While some people seem to be able to remember vast amounts of information with very little effort, others struggle to put names to the faces that they recognise. Why is this the case? The explanation lies in your ability to subsequently access stored information.
Sure, cramming might have its merits in the short-term, but if you want to memorise information and be able to remember it down the track – not just the next day – there are far better strategies. Interestingly enough, and despite popular belief, the issue isn’t our brain’s ability to store detail; it’s actually our ability to recall that information.
The first step, and perhaps the most crucial, is to pay attention. It seems blatantly obvious so it probably sounds ridiculous to even mention it, but most of the time when we’ve forgotten something it’s because we weren’t paying enough attention to the information. How many times have you been introduced to someone, only to forget his or her name a few minutes later?
Two good tactics for remembering names is to use them repeatedly when you initially meet a person and to make a mental connection between the name and something else – for instance, perhaps they have the same name as your aunt or a good friend from high school.

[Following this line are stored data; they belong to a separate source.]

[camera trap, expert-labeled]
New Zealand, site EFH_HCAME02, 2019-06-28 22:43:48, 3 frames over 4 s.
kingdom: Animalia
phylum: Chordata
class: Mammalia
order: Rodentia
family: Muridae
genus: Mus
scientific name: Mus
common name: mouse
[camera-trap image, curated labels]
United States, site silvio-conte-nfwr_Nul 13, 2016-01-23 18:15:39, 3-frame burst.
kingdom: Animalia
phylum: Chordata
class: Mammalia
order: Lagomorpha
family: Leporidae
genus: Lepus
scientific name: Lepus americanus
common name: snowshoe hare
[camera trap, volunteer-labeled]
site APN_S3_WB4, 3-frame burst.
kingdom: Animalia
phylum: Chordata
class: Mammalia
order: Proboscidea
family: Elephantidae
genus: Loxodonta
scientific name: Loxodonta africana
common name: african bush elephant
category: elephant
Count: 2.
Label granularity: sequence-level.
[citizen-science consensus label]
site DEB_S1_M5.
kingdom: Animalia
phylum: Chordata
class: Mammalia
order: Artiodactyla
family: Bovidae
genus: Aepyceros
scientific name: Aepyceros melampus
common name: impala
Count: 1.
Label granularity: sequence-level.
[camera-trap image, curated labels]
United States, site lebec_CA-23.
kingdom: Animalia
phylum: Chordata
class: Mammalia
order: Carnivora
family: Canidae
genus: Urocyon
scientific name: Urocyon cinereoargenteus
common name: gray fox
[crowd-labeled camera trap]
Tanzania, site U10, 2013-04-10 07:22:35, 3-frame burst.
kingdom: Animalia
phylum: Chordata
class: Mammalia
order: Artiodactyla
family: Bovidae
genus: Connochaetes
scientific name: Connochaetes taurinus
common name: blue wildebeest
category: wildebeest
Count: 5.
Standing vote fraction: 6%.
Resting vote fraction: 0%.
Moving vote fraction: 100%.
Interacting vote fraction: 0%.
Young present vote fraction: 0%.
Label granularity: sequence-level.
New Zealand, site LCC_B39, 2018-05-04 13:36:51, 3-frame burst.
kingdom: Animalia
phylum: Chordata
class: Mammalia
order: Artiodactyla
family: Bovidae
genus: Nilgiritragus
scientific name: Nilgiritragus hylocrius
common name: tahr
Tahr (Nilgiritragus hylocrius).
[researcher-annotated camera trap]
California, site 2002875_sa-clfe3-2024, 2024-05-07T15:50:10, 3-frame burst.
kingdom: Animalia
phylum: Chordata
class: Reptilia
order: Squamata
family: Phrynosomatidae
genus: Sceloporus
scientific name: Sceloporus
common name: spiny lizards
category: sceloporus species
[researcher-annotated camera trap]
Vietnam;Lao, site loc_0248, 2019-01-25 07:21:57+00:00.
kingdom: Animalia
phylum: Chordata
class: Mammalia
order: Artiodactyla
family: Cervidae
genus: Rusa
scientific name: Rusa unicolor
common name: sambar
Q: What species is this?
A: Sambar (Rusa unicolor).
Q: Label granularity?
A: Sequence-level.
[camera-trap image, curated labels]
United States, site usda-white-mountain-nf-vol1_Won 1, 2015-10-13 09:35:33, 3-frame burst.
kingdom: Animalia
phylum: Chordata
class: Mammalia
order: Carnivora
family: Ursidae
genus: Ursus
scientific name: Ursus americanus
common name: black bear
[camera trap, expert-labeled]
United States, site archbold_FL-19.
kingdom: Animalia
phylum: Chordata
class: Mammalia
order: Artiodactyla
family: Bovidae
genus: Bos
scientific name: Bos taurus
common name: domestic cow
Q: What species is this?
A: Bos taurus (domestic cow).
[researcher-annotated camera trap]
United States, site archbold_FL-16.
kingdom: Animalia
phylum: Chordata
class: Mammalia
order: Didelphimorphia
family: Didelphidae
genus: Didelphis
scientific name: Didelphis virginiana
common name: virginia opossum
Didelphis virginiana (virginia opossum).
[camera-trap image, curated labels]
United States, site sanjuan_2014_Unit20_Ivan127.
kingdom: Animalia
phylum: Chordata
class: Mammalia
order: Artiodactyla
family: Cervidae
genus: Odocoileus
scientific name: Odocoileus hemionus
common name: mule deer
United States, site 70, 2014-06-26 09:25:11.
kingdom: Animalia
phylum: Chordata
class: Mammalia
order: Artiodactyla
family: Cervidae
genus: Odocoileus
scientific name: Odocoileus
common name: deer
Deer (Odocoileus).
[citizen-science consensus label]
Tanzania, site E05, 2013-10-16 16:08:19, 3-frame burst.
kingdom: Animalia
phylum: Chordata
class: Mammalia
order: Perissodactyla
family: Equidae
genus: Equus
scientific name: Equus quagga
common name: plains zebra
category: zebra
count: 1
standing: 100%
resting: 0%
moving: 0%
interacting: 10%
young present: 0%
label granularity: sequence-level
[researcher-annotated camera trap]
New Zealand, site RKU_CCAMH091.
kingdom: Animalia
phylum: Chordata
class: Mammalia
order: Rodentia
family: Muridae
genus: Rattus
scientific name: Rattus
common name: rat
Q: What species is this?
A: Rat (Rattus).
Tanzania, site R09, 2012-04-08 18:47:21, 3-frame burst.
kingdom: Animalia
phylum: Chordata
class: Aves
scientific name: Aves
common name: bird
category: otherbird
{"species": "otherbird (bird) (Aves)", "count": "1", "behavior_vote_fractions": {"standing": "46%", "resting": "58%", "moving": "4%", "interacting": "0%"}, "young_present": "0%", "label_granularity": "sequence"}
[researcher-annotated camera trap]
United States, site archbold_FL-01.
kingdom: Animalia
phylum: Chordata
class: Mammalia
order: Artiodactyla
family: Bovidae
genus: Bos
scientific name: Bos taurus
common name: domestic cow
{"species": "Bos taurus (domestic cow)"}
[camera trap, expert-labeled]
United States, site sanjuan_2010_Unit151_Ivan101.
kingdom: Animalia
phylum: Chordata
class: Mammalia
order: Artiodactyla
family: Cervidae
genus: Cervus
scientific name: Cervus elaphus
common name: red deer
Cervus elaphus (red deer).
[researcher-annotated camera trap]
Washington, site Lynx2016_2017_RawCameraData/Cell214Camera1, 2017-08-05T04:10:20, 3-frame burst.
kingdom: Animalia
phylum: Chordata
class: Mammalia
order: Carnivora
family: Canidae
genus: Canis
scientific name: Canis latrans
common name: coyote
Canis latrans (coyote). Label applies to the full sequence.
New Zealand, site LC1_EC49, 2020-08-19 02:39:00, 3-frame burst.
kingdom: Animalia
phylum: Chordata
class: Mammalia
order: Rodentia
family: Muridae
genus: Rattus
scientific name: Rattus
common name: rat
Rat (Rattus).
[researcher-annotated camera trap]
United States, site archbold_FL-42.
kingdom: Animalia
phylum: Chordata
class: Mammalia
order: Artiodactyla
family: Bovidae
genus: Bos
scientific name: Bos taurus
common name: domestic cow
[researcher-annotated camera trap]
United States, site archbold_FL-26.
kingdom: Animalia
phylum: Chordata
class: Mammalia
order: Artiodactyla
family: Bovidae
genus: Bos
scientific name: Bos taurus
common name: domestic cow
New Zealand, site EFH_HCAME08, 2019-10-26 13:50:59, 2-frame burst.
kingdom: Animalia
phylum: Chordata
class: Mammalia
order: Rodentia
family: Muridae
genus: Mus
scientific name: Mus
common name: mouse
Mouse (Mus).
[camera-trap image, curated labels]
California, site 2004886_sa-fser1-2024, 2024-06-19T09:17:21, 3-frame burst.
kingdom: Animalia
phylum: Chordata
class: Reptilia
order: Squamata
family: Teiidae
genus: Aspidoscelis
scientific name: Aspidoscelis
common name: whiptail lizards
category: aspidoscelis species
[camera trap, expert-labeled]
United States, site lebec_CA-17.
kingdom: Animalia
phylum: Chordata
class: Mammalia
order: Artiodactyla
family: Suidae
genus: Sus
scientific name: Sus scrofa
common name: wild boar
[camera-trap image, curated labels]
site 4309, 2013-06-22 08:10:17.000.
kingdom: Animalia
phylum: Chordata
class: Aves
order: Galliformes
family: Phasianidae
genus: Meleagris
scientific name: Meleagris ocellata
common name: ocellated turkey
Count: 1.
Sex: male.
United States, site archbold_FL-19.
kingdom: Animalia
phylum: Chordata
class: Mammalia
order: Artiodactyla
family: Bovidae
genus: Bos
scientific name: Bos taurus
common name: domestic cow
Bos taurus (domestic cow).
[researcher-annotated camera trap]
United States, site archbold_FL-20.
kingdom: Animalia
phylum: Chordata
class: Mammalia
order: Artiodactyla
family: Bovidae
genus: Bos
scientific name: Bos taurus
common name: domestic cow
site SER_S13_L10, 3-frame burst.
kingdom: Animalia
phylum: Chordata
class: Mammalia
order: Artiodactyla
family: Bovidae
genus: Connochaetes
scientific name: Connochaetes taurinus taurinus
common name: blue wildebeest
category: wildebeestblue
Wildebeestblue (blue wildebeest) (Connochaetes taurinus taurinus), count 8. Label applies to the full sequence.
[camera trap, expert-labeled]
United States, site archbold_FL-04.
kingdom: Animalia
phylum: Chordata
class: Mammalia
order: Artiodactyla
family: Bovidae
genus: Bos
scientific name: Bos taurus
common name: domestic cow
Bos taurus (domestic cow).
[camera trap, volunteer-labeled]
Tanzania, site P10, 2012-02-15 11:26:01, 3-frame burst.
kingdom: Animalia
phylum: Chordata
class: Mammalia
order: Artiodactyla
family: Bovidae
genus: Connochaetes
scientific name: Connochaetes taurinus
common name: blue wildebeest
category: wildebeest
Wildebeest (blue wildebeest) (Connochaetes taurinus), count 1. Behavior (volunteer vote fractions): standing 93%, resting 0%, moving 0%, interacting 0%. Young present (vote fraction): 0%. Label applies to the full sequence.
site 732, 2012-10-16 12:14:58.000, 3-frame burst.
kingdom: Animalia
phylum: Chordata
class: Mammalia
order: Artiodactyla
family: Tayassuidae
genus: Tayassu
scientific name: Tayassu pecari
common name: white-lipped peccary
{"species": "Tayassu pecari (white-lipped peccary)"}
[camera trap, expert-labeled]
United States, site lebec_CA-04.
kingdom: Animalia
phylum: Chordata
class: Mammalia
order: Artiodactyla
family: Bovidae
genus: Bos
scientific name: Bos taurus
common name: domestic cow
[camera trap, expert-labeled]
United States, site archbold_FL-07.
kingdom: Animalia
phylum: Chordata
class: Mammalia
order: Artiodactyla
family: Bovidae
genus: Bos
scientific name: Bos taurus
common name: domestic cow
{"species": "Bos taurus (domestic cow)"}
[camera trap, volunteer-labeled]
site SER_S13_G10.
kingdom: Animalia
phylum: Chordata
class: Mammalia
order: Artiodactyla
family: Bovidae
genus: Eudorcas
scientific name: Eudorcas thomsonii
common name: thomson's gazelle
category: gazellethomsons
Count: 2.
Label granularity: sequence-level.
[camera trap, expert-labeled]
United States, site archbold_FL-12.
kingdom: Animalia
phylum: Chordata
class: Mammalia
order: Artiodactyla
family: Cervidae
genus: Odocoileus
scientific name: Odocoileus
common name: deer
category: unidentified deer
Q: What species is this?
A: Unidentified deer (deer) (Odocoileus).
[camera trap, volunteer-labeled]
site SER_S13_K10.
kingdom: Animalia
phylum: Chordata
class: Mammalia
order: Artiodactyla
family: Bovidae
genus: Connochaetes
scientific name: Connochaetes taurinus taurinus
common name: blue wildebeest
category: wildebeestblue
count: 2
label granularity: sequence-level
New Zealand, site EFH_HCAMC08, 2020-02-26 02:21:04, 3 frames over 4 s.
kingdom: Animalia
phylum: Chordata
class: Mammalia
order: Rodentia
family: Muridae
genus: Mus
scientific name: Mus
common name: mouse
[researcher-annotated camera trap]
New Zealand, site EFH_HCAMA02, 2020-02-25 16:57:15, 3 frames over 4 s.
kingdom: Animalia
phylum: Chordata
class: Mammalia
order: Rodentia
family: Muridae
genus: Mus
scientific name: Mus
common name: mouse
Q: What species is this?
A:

Rhymes and mnemonic devices also work really well for qualitative information. Mnemonics are especially useful for retaining information in a certain order – for example, ‘my very excellent man show us nine planets’ for the order of the solar system.
Remembering numbers requires a slightly different approach. What works best here is to ‘chunk’ the numbers in groups so instead of trying to memorise 10 digits, you’re memorising three groups of digits. A good example of this is a mobile number – rather than 0-4-0-1-2-3-4-5-6-7, think of it as 0401-234-567.
Noticing patterns is also helpful with numbers, whether it’s a date, phone number or amount of money.
Some more general tactics that help to commit information to memory and recall it are repetition – writing it down or saying it out loud several times, visual associations – imagining a related picture or image of the information, and making links between the new information and previous knowledge that you have.
Are you better at remembering names or faces? Do you have some tips for improving your memory?